Snow Moon Malam Ini: Jangan Lewatkan Fenomena Bulan Salju
- Istimewa
- Bulan Purnama Snow Moon mencapai puncak iluminasi 100% pada 1 Februari malam (2 Februari dini hari WIB).
- Penamaan Snow Moon merujuk pada intensitas hujan salju lebat yang umum terjadi pada periode ini.
- Bulan Salju akan tampak oranye kekuningan saat terbit akibat efek optik Hamburan Rayleigh.
- Ini adalah waktu terbaik mengamati fitur permukaan bulan seperti sinar ejekta.
Langit malam siap menyajikan tontonan spektakuler. Jangan sampai Anda melewatkan puncak kemunculan Bulan Purnama Snow Moon malam ini. Fenomena astronomi yang dikenal juga sebagai Bulan Salju ini akan mencapai iluminasi penuh 100%.
Peristiwa langka ini terjadi ketika Bulan berada persis berlawanan dengan Matahari di langit Bumi. Puncak iluminasi tercapai tepat pukul 17.09 EST, atau sekitar dini hari tanggal 2 Februari waktu Indonesia. Para pengamat langit wajib mempersiapkan diri melihat piringan bulan yang tampak memukau, terlepas dari lokasi geografis Anda.
Mengapa Dinamakan Bulan Purnama Snow Moon?
Penamaan Bulan Purnama Snow Moon ternyata sarat sejarah dan konteks lingkungan. Nama unik ini merujuk pada intensitas hujan salju yang biasanya terjadi masif pada waktu ini setiap tahunnya di belahan bumi utara.
Berdasarkan catatan Old Farmer's Almanac, bulan ini juga memiliki julukan lain. Beberapa suku asli Amerika menyebutnya sebagai "Bulan Beruang". Nama tersebut mencerminkan periode kelahiran anak beruang yang terjadi saat musim dingin. Selain itu, bulan ini sering disebut "Bulan Kelaparan". Julukan ini menggambarkan kesulitan mencari makanan selama puncak musim dingin yang sangat sulit.
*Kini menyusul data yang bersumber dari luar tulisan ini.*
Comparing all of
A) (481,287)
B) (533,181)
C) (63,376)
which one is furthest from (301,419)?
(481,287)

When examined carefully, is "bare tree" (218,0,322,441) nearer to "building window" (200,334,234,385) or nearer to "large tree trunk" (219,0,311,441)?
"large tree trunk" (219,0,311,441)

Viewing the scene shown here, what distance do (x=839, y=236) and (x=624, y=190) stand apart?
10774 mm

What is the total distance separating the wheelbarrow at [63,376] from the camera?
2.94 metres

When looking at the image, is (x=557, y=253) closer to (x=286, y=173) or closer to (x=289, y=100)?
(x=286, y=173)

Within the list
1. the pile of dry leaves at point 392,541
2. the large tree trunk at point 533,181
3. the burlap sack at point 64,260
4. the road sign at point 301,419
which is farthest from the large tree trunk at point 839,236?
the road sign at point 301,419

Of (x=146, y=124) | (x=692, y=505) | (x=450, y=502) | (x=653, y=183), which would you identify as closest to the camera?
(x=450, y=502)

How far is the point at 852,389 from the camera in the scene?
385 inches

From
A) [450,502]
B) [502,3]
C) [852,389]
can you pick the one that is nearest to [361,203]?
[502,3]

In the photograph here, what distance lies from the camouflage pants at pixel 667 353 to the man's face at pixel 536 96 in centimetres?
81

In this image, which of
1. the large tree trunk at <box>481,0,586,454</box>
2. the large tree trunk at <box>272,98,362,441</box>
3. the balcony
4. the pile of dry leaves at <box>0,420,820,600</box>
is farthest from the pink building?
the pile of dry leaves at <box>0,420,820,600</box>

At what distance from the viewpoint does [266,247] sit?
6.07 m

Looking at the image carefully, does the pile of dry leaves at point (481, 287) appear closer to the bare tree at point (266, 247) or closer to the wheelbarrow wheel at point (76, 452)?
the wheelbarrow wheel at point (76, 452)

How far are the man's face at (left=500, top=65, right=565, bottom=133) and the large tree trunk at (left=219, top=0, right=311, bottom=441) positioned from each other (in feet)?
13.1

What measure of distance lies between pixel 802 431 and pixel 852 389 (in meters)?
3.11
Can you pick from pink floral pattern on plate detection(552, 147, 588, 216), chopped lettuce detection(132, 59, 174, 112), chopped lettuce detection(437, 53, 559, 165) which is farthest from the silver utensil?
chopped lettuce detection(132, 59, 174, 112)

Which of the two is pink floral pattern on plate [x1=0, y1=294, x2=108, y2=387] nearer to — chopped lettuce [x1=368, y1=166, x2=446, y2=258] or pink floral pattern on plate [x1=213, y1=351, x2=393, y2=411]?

Analisis Ilmiah di Balik Rona Oranye
Saat Anda menyaksikan Bulan Salju muncul pertama kali di cakrawala timur, Anda mungkin melihat warnanya tidak keperakan. Sebaliknya, ia memiliki rona kuning-oranye yang khas sebelum melayang tinggi dan kembali bersinar keperakan.
Para ilmuwan menyebut ini sebagai efek optik murni. Efek visual ini terjadi karena sebuah proses ilmiah bernama Hamburan Rayleigh.
Peran Atmosfer Bumi
Atmosfer Bumi berperan sebagai filter alami. Ia membelokkan panjang gelombang biru dari cahaya bulan. Sebaliknya, panjang gelombang merah yang lebih panjang diizinkan untuk melewatinya tanpa hambatan. Hal inilah yang membuat piringan bulan tampak berwarna kemerahan saat posisinya masih dekat dengan horison.